▸ Selected excerpt:
++++++

Mike Cormack reviews China’s Great Wall of Debt by Dinny McMahon

 

Debt has replaced unbalanced growth as the great fear afflicting the Chinese economy. Following the 2008 financial crash, this is understandable: the figures are enormous, and often unparalleled. Between 2007 and 2014, Chinese firms went from owing a total of $3.4 trillion US dollars to $12.4 trillion. Tell-tale signs of financial distress resound, even when muffled by the damper of Party news management. And though the economy keeps on growing by a hefty 6.5% or so a year, the vast surge in debt over the last decade suggests an economic system with deep-rooted problems – from inefficiencies to misallocation of capital and irrational priorities, led more by political constraints than economic imperatives. Deciphering these signals is a tricky game: growth remains substantial (if the data can be trusted, which is also doubtful), and interested parties are working to minimize the impact of market realities as industries decline and fall in the global marketplace. The fog of economic war is thick and hazy.

In his new book China’s Great Wall of Debt, former Wall Street Journal reporter Dinny McMahon dissects the Chinese economy through the prism of debt. It is there that the distortions and stresses of the Chinese economy can best be found – bad debt is the sump of the financial engine, where economic debris and detritus accrue. (Though there is clearly, to extend the metaphor, significant lubrication ongoing). Focusing on this leading stress area to examine the weaknesses of the Chinese economy is smart: it’s what everyone is talking about, and it shows that assuming strong growth will continue forever is for mugs. But in another sense, it’s too easy. Instances of financial stress or corporate misbehavior can be found in every economy, and can be corralled to suggest structural problems. It is crucial to align the anecdotal and circumstantial with the structural and systemic, and to show how such problems have come about.

++++++

(Records on spatial positioning)
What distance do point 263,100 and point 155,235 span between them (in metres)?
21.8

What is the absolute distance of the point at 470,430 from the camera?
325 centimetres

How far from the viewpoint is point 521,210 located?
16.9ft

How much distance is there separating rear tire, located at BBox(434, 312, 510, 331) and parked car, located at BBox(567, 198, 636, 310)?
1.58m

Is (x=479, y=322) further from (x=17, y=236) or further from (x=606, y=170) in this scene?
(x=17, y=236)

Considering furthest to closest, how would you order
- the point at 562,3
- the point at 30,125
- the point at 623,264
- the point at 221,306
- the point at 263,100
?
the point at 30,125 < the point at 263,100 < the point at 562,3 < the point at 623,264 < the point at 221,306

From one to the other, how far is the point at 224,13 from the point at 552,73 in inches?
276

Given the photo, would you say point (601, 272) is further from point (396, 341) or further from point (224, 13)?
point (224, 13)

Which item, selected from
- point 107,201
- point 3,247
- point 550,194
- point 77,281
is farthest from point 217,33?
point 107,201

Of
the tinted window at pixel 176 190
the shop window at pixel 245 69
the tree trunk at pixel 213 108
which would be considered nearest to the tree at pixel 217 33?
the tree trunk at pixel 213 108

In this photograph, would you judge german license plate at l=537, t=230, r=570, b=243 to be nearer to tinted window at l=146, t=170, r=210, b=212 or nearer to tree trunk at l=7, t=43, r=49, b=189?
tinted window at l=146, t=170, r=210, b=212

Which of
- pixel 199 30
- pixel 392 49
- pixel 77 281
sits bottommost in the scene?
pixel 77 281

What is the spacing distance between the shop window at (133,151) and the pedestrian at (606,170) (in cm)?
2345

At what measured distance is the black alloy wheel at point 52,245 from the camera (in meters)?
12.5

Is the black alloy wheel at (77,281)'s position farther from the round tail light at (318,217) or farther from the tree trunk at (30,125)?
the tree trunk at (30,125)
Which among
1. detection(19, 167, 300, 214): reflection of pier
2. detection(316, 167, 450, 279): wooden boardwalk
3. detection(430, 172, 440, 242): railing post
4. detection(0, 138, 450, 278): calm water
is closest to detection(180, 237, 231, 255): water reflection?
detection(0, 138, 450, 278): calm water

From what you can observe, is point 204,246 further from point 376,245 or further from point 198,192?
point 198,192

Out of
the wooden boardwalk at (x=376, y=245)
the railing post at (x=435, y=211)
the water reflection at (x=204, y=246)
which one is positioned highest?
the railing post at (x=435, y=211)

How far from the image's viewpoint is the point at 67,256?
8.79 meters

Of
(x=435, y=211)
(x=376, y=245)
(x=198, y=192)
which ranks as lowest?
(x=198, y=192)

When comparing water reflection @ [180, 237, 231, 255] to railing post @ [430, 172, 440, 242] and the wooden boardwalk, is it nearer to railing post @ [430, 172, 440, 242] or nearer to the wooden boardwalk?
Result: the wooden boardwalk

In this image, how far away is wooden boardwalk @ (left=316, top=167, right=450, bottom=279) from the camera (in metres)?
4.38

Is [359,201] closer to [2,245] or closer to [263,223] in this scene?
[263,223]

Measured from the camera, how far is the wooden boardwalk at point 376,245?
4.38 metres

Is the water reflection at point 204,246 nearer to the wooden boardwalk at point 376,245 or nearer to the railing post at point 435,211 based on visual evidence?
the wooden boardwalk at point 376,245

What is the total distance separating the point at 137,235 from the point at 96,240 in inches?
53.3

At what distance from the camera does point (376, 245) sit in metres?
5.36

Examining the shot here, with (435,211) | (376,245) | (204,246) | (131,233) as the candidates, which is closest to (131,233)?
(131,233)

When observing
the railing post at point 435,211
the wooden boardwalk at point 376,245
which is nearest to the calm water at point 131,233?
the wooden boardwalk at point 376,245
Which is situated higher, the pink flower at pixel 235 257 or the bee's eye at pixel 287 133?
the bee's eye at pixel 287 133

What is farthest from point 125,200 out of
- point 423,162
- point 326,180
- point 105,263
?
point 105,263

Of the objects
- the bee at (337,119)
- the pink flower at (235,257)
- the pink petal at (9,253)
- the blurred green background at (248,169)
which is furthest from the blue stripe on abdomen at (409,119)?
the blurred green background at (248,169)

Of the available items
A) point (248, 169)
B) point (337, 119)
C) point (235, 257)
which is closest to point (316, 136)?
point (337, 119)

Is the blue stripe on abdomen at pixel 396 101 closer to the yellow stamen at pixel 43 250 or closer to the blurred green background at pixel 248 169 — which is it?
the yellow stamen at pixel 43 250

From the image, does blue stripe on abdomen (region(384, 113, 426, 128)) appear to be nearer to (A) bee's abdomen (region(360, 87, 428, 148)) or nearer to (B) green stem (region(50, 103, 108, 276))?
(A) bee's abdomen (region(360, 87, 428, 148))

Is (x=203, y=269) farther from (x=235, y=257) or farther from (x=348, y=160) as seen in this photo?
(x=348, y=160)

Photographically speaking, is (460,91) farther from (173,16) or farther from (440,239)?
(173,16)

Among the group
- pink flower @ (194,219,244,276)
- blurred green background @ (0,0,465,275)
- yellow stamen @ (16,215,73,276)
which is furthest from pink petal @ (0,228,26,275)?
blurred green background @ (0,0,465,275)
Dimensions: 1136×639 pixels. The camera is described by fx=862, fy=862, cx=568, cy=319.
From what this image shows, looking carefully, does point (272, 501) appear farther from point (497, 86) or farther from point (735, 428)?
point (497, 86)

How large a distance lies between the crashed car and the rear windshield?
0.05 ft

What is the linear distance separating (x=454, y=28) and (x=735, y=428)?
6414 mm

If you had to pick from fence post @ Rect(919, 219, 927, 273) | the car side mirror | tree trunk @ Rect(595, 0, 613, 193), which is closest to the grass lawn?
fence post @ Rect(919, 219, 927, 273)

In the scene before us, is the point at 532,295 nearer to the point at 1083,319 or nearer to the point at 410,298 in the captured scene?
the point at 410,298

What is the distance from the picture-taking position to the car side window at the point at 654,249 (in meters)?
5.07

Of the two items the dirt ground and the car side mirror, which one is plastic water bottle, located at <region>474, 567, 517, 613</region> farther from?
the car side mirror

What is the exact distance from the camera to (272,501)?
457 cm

++++++

▸ Set task: Could you carry the review of China's Great Wall of Debt forward, picking up after its final sentence?

▸ Exercise output:
Does McMahon do this? And what story of Chinese debt does he tell? McMahon’s thesis is that the Chinese economy is far less strong than widely supposed, and that its seemingly inevitable ascent is very far from assured. He investigates where debt is having the greatest impact, and uses that to demonstrate the structural weaknesses he believes are afflicting the Chinese economy. These include: the black box of data (where government and businesses collude to obscure financial information that would inconvenience them, and which therefore deny investors and business partners anything like a fair shake); zombie firms (which don’t make profits but are kept alive through political expediency); ghost cities (built on debt but lacking the numbers to make them viable long-term); land sales and property bubbles; financial products and institutions; asset bubbles created by the welter of easy credit; the famous “vested interests” opposing economic reform; rising protectionism (despite Xi’s Jinping’s attempts to position China as the champion of free trade); and the likely effects of a “new normal” of reduced growth on politics and society. This lengthy list clearly indicates the ambitious range of the book.

pullquote: “Bad debt is the sump of the financial engine, where economic debris and detritus accrue”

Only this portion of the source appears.